The FOMC minutes yesterday were a little less hawkish than expected as my colleague Shain explained in the last forex update yesterday. As a result, the USD has been sliding, but the USD economic data later today might change the situation. ECB’s Mario Draghi is giving a speech as well, so EUR/USD will surely be affected. We just hope Draghi has a negative effect on this pair.
Can Draghi man up in front of Trump and EUR/USD diving hard today?
USD Back in the Hole Until the U.S. Data Is Out
After the last FED meeting, the rate hike odds for December jumped more than 20% but last evening, the FOMC minutes were a bit softer than the FOMC statement two weeks ago. These levels of inflation might not be that transitonary according to the minutes.
The Dollar traders didn’t take it too well and they let go some of the USD longs which they had built during the past couple of weeks. As a result, the USD has been sliding lower all day today but right now it seems like the slide might have come to an end.
EUR/USD is sliding lower while GBP/USD has lost more than 100 pips in the last few hours. USD/JPY is also trying to claim back overnight losses, which I explained in the previous forex update. We already opened a buy forex signal in this pair. That signal looks pretty good right now.
The U.S. Unemployment Claims and Producer Inflation up Next
The U.S. unemployment claims will be up in about an hour and this time this report will take extra attention. If you remember, last week the U.S. employment change declined from around 170k in the previous month to -30k.
That huge decline was due to the hurricane season in the U.S., but unemployment claims might be affected as well. It’s for the above reason that any negative number should be taken with a pinch of salt, although such a number would still have a negative impact on the USD, albeit limited.
In that case, I would wait until the climb in GBP/USD is over and then sell this forex pair, probably with a long-term forex signal.
Producer inflation might offer us some decent price action. The comments about inflation in yesterday’s FOMC minutes were the reason for the recent USD decline.
Today, the expectations are for a higher PPI (producer price index) reading, which would help the USD initially. But again, I wouldn’t stick too long on a PPI induced forex trade in either direction, because PPI is not as important as CPI (consumer price index).

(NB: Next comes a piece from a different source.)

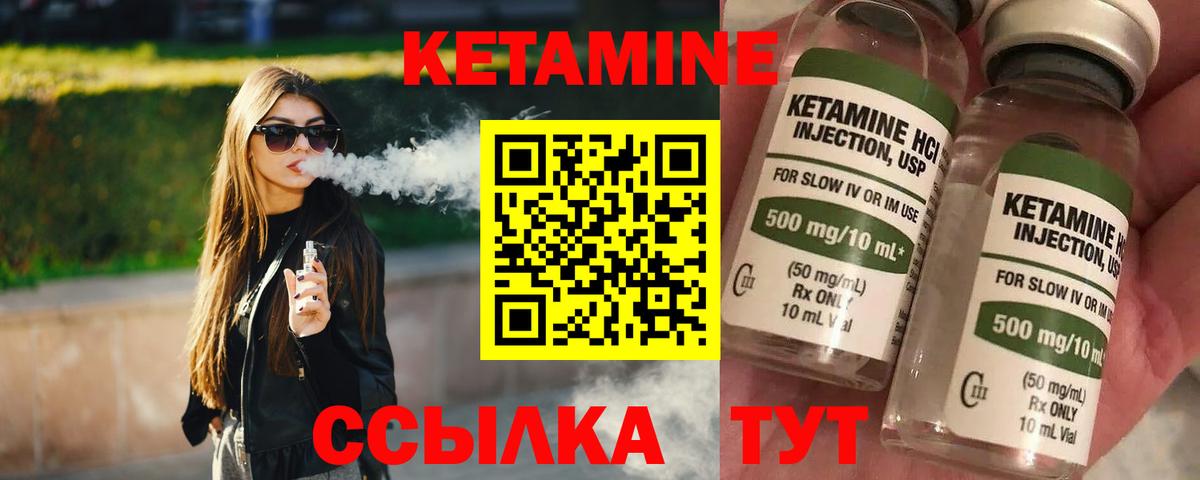 Кетамин VHQ Бирск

Can Mario Draghi Sink the Euro?
The European Central Bank (ECB) president Mario Draghi will hold a conference in Washington DC where he will be talking about monetary policy. He used to be a dove for the Euro and would send the Euro tumbling whenever he opened his mouth.
But this reputation is fading away as the Euro has climbed from 1.03 to 1.20 against the USD during this year. He doesn’t have many reasons to sound bearish, although I’m sure he and his mates at the ECB don’t like the Euro at these levels against the USD.
The Eurozone economy is doing pretty good at the moment and the EU industrial prediction numbers that were published a while ago for August confirm that. So, the only thing he can say that could hurt the Euro is “inflation can’t reach 2% anytime soon, so...” It has become a tough job for him to slap the Euro down recently, but he might pull another rabbit out of his hat. We’ll be watching him though, so stick around.
Trades in Sight
- No progress on Brexit talks
Yes, just one point and it's more than enough. It’s all about Brexit as it has been for the last year and a half. After the bullsh*t from Theresa May and other UK officials this week about strong progress on Brexit talks, the harsh reality hits the GBP today. I will post an update shortly about this though.
The USD has been on the back foot since the release of the FOMC last evening. Although, the U.S. unemployment claims and PPI might change the situation later today. So, we’ll be glued to the monitor to see how the market reacts to the economic numbers.